Quote:
Originally Posted by Flumine
I wish I saw your application before, it is really unique of its kind (at least I have not yet found anything better).
Actually, I had a similar idea about a two years ago - to re-flow wide scanned documents on a glyph level to fit into mobile screen, so spent some time with my friend writing an android application. The result we got is working fine but with some limitations - it could not recognize complex formulas or multi-column layout.
Here is a good page sample:
https://slack-files.com/T9YDZ38JY-FUG1J0AKA-40bce696bf
Here is a sample of original page which failed to re-flow properly - with glyphs recoginzed - https://glyphs.flum.app/image?id=448&mode=glyphs.

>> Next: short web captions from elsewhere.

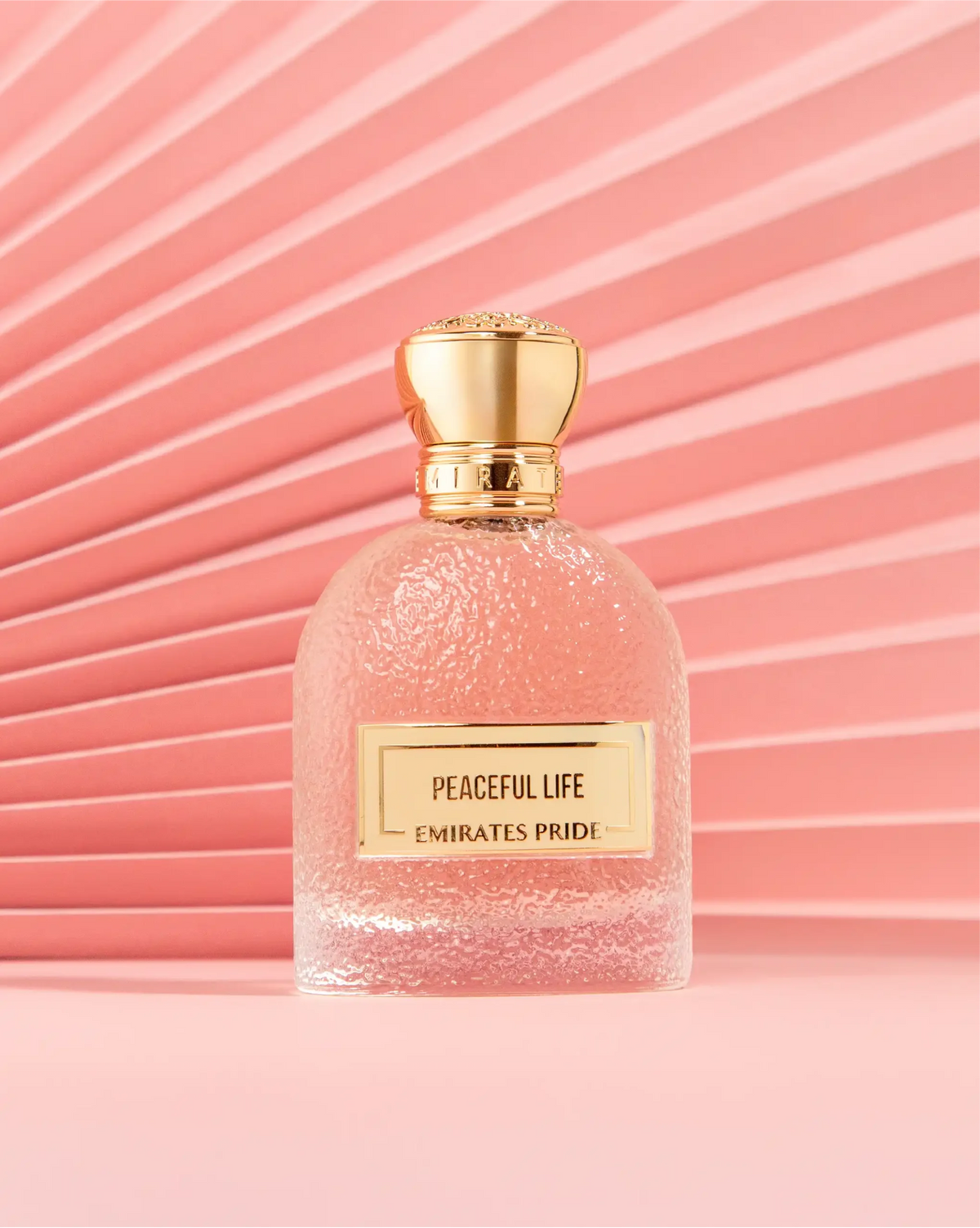 Peaceful Life 100ml by Emirates Pride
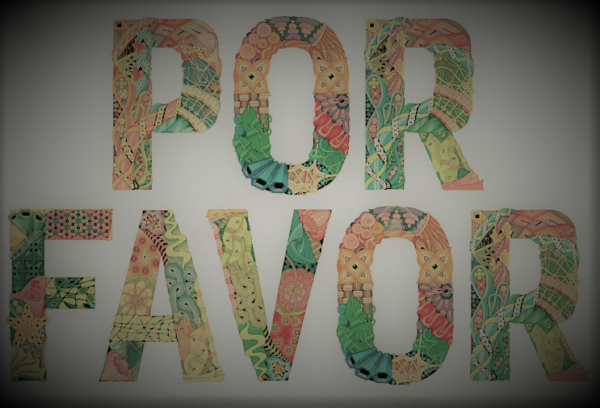 nauka hiszpańskiego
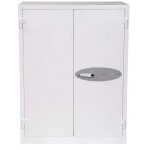 Armoire forte avec serrure � cl� fire ranger fs1512k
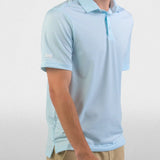 Cactus Water Polo - Good Good Golf performance golf polo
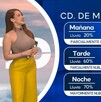 ¿A qué hora LLOVERÁ hoy 2 de septiembre en CdMx y Edomex?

To recognize glyphs we are using OpenCV library and it mostly works fine but it is hard to get formulas to be recognized as a single image. Your application is working much better with them so I wonder what algorithm you are using for that?
|
If you look at the comments at the top of the main source file, k2pdfopt.c, it outlines the high level process used by k2pdfopt and points out some of the key C functions. The algorithms for detection are just my own inventions, with a lot of trial and error for what works well and what doesn't. The basic concept is to first look for columnar regions / large blocks of the page by scanning for horizontal and vertical blank (white) areas between the regions, and then to break those columns/regions into rows of text, and then the rows of text into words. The process has given me a deep appreciation for how easily the human brain can visually parse a page (and instantly know "that is text" and "that is an image", etc.) compared to how hard it is to write a reliable algorithm to do the same thing.